____ GIVEN PASSAGE

Posted at 9:39 AM, Oct 02, 2019

Staff at a Chicago elementary school made a boy leave the building on a cold March day, coatless and in short sleeves, then lied about what happened, according to a lawsuit that alleges a pattern of abuse and harassment by the staff and the boy's classmates.

The fourth-grader had been bullied from the time he enrolled at Fiske Elementary School at the start of the school year, his mother, Yvonne Pinkston, told journalists Tuesday. But the school staff "failed to take any action" to protect the boy and "even became abusive towards him," according to the complaint filed in US district court in Illinois on Monday.

The lawsuit against the City of Chicago, its Board of Education, the school's principal, a counselor and a security guard alleges a hostile educational environment, saying the school lacked proper policies and training for discipline and didn't investigate allegations of misconduct. It also alleges battery, excessive force and intentional infliction of emotional distress. The plaintiffs are asking for a jury trial.

In surveillance video from the school, shown by the family's attorney at a news conference Tuesday, a man identified by the family as the school security guard yanks the boy into an office. A few minutes later, a different camera shows the man ushering the child toward an exterior door.

The principal, the counselor and the guard "created a barrier" to keep the boy from staying in the building, the lawsuit alleges. The surveillance video shows two adults following the boy to the door as he exits, and other adults watching it happen.

With all other school doors locked, the fourth-grader "sat outside in the cold, with a polo shirt on, for 30 minutes, scared, traumatized and freezing," Dan Herbert, the family attorney, told reporters Tuesday. "Thankfully, the police showed up."

A child "being harassed and bullied by the caretakers, that's what makes this case overly egregious, and that's why we filed suit for this young child," Herbert said.

The incident happened March 26, 2019, when the low temperature was 27 degrees and the high reached 46 degrees, according to the lawsuit.

'Anything could have happened to my son out there,' mom says

The school made a 911 call to report a missing child minutes after the boy left the building, the lawsuit said. In a Chicago Police Department document regarding the call that's attached to the lawsuit, a note says a boy "walked out of school and needs a report."

"They said that this kid ran out of the school. He was thrown out of the school," Herbert said. Police arrived after a second 911 call, the lawsuit says.

The boy is identified only as "K.S." in the lawsuit.

The school is in a "predominantly impoverished and high-crime community," according to the lawsuit.

"Anything could have happened to my son out there," Pinkston said. "Anything. In that neighborhood? Anything could have happened."

________

*WORK INSTRUCTIONS*.
a: Reproduce the part of the Chicago school lawsuit article between "The lawsuit against" and "a jury trial.", inclusive.
b: Answer these from the Chicago school lawsuit article:
(i) On what date did the incident happen?
(ii) For how long did the boy sit outside, according to the family attorney?
(iii) How is the boy identified in the lawsuit?
The data that comes next has nothing to do with the Chicago school lawsuit article.

____ SOURCE DATA

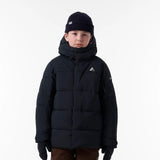 Orage Boy's Black Redford Jacket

________

*ANSWER SECTION*.
a:
The lawsuit against the City of Chicago, its Board of Education, the school's principal, a counselor and a security guard alleges a hostile educational environment, saying the school lacked proper policies and training for discipline and didn't investigate allegations of misconduct. It also alleges battery, excessive force and intentional infliction of emotional distress. The plaintiffs are asking for a jury trial.

b:
(i) March 26, 2019
(ii) 30 minutes
(iii) As "K.S."